-------- Provided records --------

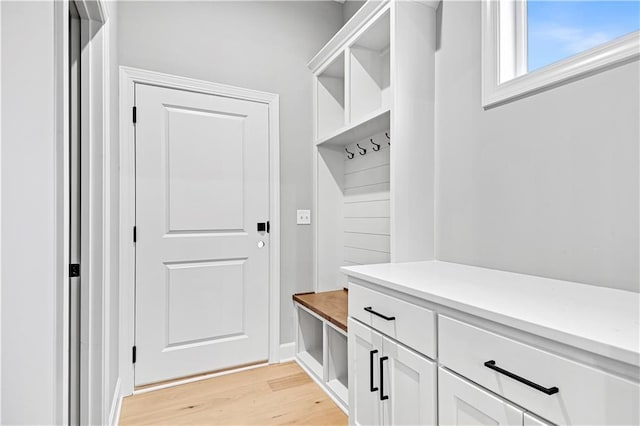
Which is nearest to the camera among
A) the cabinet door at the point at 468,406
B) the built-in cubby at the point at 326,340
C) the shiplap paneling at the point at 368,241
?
the cabinet door at the point at 468,406

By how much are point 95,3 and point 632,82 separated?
1.94 meters

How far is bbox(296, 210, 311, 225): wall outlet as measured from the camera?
105 inches

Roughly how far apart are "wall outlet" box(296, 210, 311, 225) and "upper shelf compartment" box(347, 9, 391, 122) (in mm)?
825

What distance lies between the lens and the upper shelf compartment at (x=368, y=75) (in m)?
2.19

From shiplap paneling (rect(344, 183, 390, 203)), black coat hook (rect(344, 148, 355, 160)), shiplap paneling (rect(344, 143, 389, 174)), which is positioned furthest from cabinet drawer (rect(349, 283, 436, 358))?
black coat hook (rect(344, 148, 355, 160))

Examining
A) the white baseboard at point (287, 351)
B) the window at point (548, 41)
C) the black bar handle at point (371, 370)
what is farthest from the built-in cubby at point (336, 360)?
the window at point (548, 41)

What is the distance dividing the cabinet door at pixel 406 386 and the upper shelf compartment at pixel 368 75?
1413 mm

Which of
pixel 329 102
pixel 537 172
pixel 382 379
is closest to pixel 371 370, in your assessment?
pixel 382 379

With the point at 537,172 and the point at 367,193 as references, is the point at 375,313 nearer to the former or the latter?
the point at 537,172

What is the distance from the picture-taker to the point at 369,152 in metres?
2.43

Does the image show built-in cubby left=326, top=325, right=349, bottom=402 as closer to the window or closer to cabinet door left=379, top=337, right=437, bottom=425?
cabinet door left=379, top=337, right=437, bottom=425

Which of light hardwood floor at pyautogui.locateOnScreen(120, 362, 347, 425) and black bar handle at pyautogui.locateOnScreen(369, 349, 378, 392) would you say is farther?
light hardwood floor at pyautogui.locateOnScreen(120, 362, 347, 425)

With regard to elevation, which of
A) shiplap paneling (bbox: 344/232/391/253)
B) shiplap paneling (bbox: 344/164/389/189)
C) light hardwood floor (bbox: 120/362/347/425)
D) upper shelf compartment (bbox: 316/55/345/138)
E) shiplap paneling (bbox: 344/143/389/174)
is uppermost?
upper shelf compartment (bbox: 316/55/345/138)

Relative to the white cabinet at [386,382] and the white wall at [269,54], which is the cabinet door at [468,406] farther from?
the white wall at [269,54]
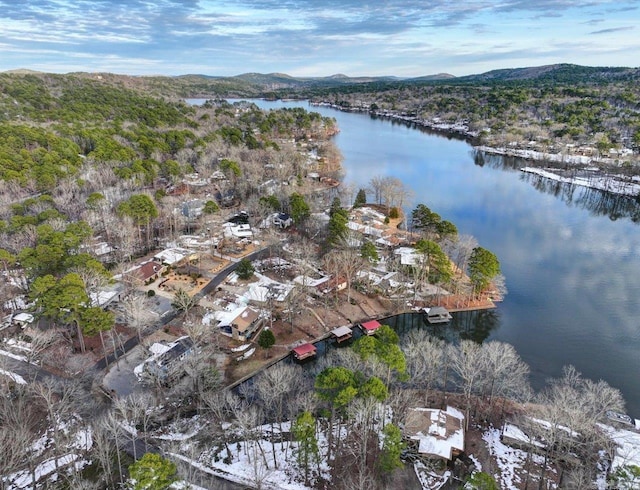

--------

(Challenge):
Format every line of the listing above as a JSON list of strings, one string per line, skipping blank lines and leaving out the pictures.

(Completed task):
[
  "Which is nearest to the camera among",
  "A) the cabinet door at the point at 468,406",
  "B) the built-in cubby at the point at 326,340",
  "C) the shiplap paneling at the point at 368,241",
  "?",
  "the cabinet door at the point at 468,406",
  "By how much are point 95,3 and point 632,82 separated?",
  "1.94 meters",
  "How far is bbox(296, 210, 311, 225): wall outlet as measured from the camera?",
  "105 inches",
  "Roughly how far apart are \"wall outlet\" box(296, 210, 311, 225) and \"upper shelf compartment\" box(347, 9, 391, 122) (in mm)?",
  "825",
  "What distance lies between the lens and the upper shelf compartment at (x=368, y=75) (in m)?",
  "2.19",
  "From shiplap paneling (rect(344, 183, 390, 203)), black coat hook (rect(344, 148, 355, 160)), shiplap paneling (rect(344, 143, 389, 174)), which is positioned furthest from cabinet drawer (rect(349, 283, 436, 358))?",
  "black coat hook (rect(344, 148, 355, 160))",
  "Examining",
  "A) the white baseboard at point (287, 351)",
  "B) the window at point (548, 41)",
  "C) the black bar handle at point (371, 370)",
  "what is farthest from the built-in cubby at point (336, 360)?",
  "the window at point (548, 41)",
  "What is the distance dividing the cabinet door at pixel 406 386 and the upper shelf compartment at pixel 368 75?",
  "1413 mm",
  "Which of",
  "pixel 329 102",
  "pixel 537 172",
  "pixel 382 379",
  "is closest to pixel 371 370, in your assessment?",
  "pixel 382 379",
  "With the point at 537,172 and the point at 367,193 as references, is the point at 375,313 nearer to the former or the latter?",
  "the point at 537,172",
  "What is the distance from the picture-taker to the point at 369,152 in metres?",
  "2.43",
  "Does the image show built-in cubby left=326, top=325, right=349, bottom=402 as closer to the window or closer to cabinet door left=379, top=337, right=437, bottom=425?",
  "cabinet door left=379, top=337, right=437, bottom=425",
  "Which of light hardwood floor at pyautogui.locateOnScreen(120, 362, 347, 425) and black bar handle at pyautogui.locateOnScreen(369, 349, 378, 392) would you say is farther?",
  "light hardwood floor at pyautogui.locateOnScreen(120, 362, 347, 425)",
  "With regard to elevation, which of",
  "A) shiplap paneling (bbox: 344/232/391/253)",
  "B) shiplap paneling (bbox: 344/164/389/189)",
  "C) light hardwood floor (bbox: 120/362/347/425)",
  "D) upper shelf compartment (bbox: 316/55/345/138)",
  "E) shiplap paneling (bbox: 344/143/389/174)",
  "is uppermost?",
  "upper shelf compartment (bbox: 316/55/345/138)",
  "Relative to the white cabinet at [386,382] and the white wall at [269,54], which is the cabinet door at [468,406] farther from?",
  "the white wall at [269,54]"
]